**Given text**
--------------------------------------------------
Senate Panel Says Abolish FEMA

Jason McCleod, of Albany, Ga., removes debris from a home in New Orleans Tuesday March 14, 2006. McCleod, is spending his spring breakf from Georgia Southern University in the New Orleans area helping to gut homes damaged from Hurricane Katrina. (AP Photo/Bill Haber) AP Photo/Bill Haber

The nation's beleaguered disaster response agency should be abolished and rebuilt from scratch to avoid a repeat of multiple government failures exposed by Hurricane Katrina, a Senate inquiry has concluded.

Crippled by years of poor leadership and inadequate funding, the Federal Emergency Management Agency cannot be fixed, a bipartisan investigation says in recommendations to be released Thursday.

Taken together, the 86 proposed reforms suggest the United States is still woefully unprepared for a disaster such as Katrina with the start of the hurricane season a little more than month away.
--------------------------------------------------
**Information supplied**
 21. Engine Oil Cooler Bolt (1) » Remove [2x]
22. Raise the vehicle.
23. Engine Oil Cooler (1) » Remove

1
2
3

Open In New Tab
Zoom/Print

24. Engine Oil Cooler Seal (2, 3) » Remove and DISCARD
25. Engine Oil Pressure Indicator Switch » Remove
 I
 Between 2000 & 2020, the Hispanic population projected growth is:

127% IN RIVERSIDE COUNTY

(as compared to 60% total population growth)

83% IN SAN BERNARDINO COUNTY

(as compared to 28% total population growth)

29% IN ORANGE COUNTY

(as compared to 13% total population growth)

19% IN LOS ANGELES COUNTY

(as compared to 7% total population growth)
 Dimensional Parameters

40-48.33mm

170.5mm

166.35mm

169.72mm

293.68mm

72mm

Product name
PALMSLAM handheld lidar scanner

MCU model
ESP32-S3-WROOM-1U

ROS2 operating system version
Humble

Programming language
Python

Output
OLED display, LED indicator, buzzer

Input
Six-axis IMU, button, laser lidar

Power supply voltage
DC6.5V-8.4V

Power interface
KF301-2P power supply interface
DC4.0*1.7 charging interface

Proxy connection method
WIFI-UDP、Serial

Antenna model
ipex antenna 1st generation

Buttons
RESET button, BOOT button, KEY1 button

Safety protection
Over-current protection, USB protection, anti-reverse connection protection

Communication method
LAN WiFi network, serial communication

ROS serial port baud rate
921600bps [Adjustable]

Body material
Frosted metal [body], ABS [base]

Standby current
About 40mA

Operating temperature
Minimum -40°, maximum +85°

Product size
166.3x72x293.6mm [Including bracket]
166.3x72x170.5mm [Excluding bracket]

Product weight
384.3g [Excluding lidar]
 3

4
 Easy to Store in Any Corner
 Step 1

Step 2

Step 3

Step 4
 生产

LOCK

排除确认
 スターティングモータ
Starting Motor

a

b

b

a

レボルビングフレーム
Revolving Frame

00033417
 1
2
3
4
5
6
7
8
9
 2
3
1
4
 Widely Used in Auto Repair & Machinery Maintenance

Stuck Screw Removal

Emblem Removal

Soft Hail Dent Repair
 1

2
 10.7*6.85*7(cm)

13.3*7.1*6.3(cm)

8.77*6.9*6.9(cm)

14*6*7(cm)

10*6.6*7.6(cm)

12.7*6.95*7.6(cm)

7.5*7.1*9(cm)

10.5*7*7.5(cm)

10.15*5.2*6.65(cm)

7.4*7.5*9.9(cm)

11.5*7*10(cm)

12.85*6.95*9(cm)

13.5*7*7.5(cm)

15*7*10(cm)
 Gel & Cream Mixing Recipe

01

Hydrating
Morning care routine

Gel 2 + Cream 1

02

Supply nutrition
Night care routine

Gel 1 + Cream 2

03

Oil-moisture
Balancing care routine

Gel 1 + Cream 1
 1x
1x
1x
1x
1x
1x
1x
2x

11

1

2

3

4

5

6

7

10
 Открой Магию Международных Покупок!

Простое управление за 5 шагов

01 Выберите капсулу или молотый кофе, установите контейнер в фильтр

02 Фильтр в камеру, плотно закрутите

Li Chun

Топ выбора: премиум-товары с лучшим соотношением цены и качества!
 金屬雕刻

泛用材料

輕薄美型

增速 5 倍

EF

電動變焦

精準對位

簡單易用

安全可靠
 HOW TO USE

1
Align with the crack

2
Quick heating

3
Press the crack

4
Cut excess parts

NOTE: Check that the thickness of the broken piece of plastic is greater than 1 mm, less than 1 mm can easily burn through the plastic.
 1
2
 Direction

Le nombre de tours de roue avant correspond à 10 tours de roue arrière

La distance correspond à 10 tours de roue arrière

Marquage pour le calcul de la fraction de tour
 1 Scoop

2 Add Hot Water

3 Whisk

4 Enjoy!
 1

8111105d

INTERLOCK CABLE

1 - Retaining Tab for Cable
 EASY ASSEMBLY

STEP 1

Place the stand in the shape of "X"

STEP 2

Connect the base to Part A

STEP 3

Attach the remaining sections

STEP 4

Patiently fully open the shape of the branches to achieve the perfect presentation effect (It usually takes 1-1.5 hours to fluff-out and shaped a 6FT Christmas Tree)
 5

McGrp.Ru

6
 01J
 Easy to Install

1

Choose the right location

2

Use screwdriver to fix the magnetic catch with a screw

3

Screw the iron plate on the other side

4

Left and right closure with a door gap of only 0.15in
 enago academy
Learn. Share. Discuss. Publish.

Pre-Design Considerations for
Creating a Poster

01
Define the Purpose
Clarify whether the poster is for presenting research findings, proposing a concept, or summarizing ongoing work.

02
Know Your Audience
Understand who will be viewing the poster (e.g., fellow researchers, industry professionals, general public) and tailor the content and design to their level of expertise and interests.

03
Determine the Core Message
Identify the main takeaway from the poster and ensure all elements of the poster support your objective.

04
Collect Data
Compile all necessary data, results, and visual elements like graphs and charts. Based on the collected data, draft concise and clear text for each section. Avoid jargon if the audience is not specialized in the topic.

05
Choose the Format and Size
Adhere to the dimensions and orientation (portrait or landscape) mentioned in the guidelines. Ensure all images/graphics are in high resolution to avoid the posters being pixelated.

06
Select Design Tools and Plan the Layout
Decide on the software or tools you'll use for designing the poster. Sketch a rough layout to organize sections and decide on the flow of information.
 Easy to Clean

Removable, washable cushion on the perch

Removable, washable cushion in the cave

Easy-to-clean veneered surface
--------------------------------------------------
**Work required**
Pick up the article on the Senate panel's FEMA recommendation after its final sentence and carry it forward. The listing is separate material, distinct from the article on the Senate panel's FEMA recommendation.

**Response to this exercise**
"The United States was, and is, ill-prepared to respond to a catastrophic event of the magnitude of Hurricane Katrina," the recommendations warn. "Catastrophic events are, by their nature, difficult to imagine and to adequately plan for, and the existing plans and training proved inadequate in Katrina."

The recommendations, obtained Wednesday by The Associated Press, are the product of a seven-month investigation to be detailed in a Senate report to released next week. It follows similar inquiries by the House and White House and comes in an election year in which Democrats have seized on Katrina to attack the Bush administration.

President Bush will visit Louisiana and Mississippi — which bore the brunt of Katrina's wrath — on Thursday.

The inquiry urges yet another overhaul of the embattled Homeland Security Department — FEMA's parent agency — which was created three years ago and already has undergone major restructuring of duties and responsibilities.

It proposes creating a new agency, called the National Preparedness and Response Authority, that would plan and carry out relief missions for domestic disasters. Unlike now, the authority would have a direct line of communication with the president during major crises, and any dramatic cuts to its budget or staffing levels would have to be approved by Congress.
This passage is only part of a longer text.